TASK PROMPT: Swap "Snapshot" for "Screenshot" in the stretch of records from the line containing "Don Felipe, doña" through the line containing "İşleme Detaylı Uzun", leaving everything else as it is. Give back only those lines, without the pictures.

RECORD EXCERPTS Block Start

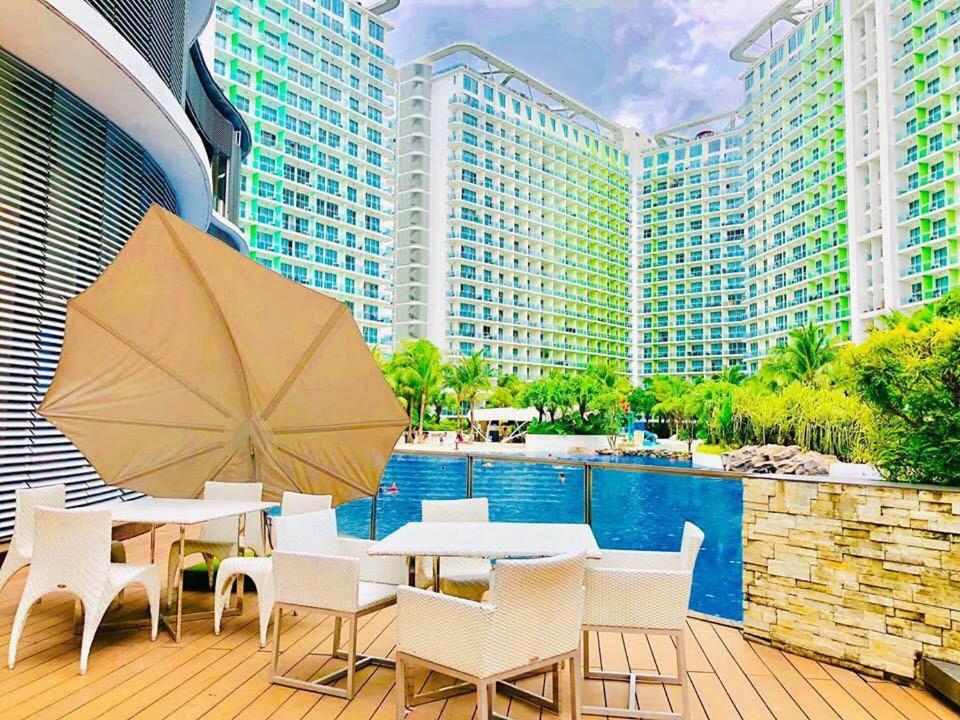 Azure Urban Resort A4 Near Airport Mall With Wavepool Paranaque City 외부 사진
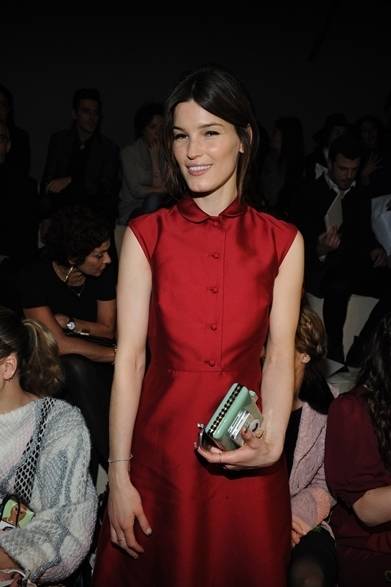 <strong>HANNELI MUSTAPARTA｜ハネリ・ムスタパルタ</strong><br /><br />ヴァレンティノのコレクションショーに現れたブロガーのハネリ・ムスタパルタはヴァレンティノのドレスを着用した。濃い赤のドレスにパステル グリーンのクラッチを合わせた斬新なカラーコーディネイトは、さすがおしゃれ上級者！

RECORD EXCERPTS Block End
RECORD EXCERPTS Block Start

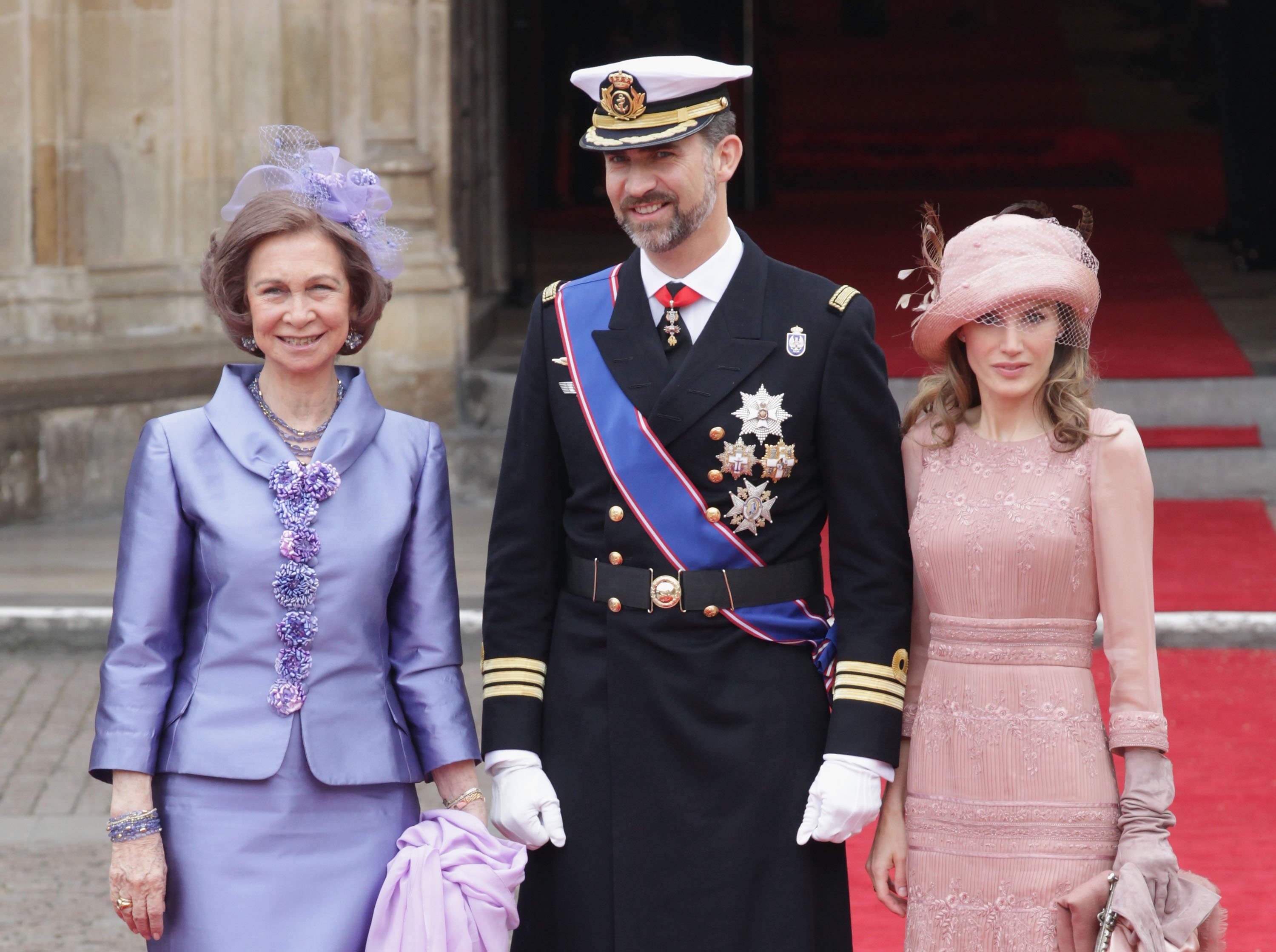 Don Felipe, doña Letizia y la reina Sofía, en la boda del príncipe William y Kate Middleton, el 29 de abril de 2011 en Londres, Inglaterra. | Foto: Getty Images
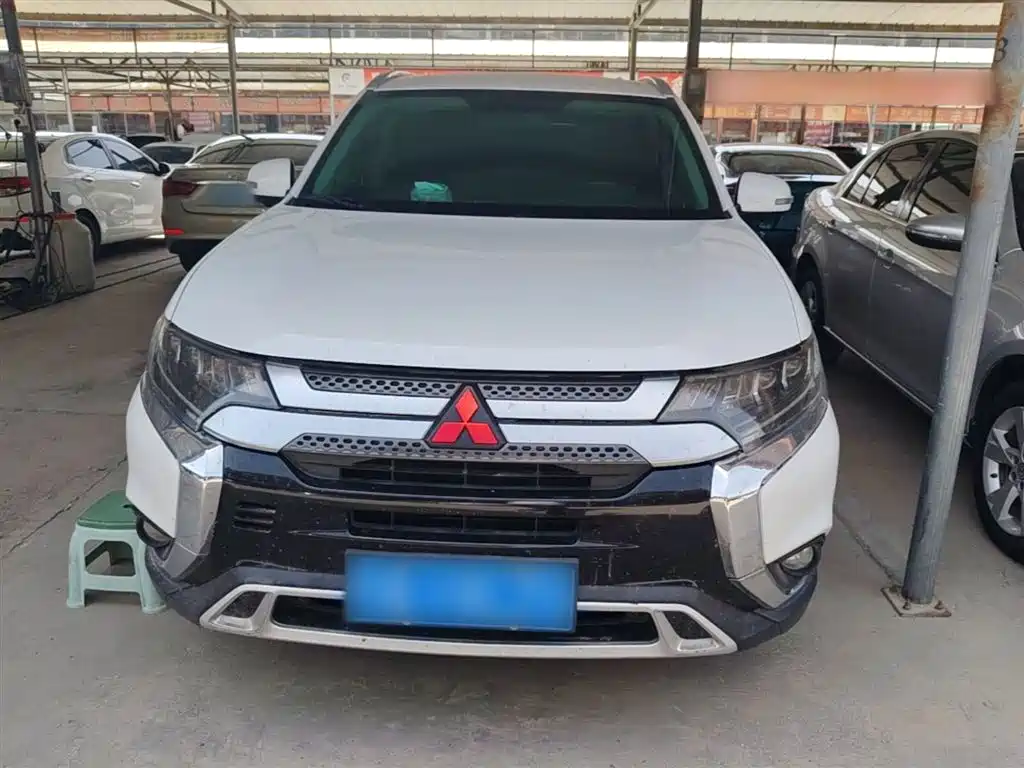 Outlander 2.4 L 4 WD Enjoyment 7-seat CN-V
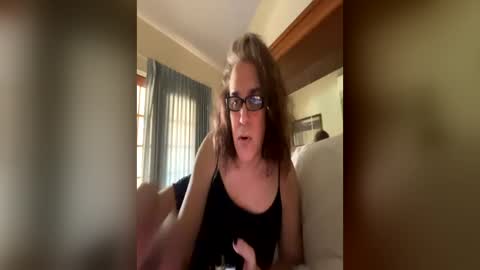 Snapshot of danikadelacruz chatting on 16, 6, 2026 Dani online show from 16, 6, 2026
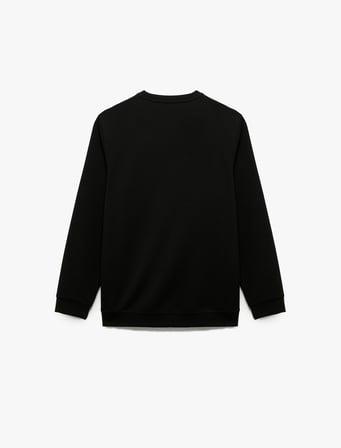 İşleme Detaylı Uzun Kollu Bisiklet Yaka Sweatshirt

RECORD EXCERPTS Block End

WRITTEN REPLY:
 Don Felipe, doña Letizia y la reina Sofía, en la boda del príncipe William y Kate Middleton, el 29 de abril de 2011 en Londres, Inglaterra. | Foto: Getty Images
 Outlander 2.4 L 4 WD Enjoyment 7-seat CN-V
 Screenshot of danikadelacruz chatting on 16, 6, 2026 Dani online show from 16, 6, 2026
 İşleme Detaylı Uzun Kollu Bisiklet Yaka Sweatshirt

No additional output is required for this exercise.